### GIVEN PROBLEM
Find the line containing "Out of water", then output it and every line after it through the end of the listing below, exactly as written.

### DATA ENTRIES
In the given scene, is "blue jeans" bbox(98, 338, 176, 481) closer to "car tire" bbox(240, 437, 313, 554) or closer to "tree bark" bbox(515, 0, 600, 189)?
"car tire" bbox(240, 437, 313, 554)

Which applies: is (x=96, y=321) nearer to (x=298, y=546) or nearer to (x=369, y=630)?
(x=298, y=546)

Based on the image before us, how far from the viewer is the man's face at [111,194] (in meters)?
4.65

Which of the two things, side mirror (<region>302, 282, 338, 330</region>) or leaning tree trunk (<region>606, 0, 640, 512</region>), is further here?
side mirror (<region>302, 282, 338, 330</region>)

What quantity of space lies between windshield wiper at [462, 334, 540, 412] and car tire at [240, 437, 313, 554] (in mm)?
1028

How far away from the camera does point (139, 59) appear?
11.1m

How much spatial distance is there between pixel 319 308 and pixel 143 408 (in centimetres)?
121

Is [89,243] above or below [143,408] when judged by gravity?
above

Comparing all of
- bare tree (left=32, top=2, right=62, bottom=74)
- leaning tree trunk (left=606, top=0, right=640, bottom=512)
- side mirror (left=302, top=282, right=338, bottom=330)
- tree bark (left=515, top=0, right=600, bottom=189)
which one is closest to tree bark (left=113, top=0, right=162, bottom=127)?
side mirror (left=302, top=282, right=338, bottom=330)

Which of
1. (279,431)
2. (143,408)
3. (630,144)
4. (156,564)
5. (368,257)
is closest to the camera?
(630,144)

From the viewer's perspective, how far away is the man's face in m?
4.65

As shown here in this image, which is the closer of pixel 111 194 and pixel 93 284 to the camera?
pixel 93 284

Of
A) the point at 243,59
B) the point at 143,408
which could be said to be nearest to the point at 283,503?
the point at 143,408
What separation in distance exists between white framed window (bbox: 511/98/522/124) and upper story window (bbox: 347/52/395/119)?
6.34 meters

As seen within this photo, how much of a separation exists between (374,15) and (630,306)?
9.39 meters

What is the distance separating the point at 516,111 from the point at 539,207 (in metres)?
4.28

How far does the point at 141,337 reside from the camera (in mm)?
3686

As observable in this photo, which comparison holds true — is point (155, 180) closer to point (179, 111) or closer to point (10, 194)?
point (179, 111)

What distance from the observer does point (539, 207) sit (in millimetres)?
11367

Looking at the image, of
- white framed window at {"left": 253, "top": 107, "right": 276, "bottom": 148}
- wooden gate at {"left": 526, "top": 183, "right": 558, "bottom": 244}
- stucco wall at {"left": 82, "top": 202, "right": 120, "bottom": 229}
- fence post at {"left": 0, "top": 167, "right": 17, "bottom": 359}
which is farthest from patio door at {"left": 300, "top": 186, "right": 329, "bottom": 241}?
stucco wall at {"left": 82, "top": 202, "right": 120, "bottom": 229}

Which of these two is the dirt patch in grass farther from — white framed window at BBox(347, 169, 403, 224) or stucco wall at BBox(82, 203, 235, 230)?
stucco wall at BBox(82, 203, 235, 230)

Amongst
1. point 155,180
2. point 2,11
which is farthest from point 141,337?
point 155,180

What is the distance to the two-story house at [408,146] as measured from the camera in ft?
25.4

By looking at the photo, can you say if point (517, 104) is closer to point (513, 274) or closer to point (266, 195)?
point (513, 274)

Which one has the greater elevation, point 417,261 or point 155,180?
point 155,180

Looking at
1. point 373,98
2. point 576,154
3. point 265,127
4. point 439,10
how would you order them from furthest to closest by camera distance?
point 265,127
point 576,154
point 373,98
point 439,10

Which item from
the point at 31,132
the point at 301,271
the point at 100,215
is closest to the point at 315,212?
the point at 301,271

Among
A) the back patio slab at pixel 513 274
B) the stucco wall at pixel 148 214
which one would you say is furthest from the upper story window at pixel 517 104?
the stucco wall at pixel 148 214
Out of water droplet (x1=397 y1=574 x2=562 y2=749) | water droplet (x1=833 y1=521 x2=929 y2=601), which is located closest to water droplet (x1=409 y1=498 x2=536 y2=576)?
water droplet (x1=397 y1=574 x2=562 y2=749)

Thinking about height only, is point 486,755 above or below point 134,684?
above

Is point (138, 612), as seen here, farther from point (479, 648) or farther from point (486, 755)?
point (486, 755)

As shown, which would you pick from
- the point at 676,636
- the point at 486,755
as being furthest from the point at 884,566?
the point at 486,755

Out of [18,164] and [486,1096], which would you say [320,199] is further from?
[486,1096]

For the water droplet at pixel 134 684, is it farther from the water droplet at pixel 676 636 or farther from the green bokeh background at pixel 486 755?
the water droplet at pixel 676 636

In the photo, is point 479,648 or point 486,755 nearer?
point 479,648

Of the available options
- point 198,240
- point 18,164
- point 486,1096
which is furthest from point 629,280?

### SOLVED EXERCISE
Out of water droplet (x1=397 y1=574 x2=562 y2=749) | water droplet (x1=833 y1=521 x2=929 y2=601), which is located closest to water droplet (x1=409 y1=498 x2=536 y2=576)?
water droplet (x1=397 y1=574 x2=562 y2=749)

Thinking about height only, is point 486,755 above or below point 134,684?
above

Is point (138, 612), as seen here, farther from point (479, 648) or farther from point (486, 755)?
point (486, 755)

As shown, which would you pick from
- the point at 676,636
- the point at 486,755
as being furthest from the point at 884,566?
the point at 486,755

Out of [18,164] and [486,1096], which would you say [320,199] is further from?
[486,1096]

For the water droplet at pixel 134 684, is it farther from the water droplet at pixel 676 636 or farther from the green bokeh background at pixel 486 755?
the water droplet at pixel 676 636

In the photo, is point 479,648 or point 486,755 nearer?
point 479,648

Of the available options
- point 198,240
- point 18,164
- point 486,1096
which is furthest from point 629,280?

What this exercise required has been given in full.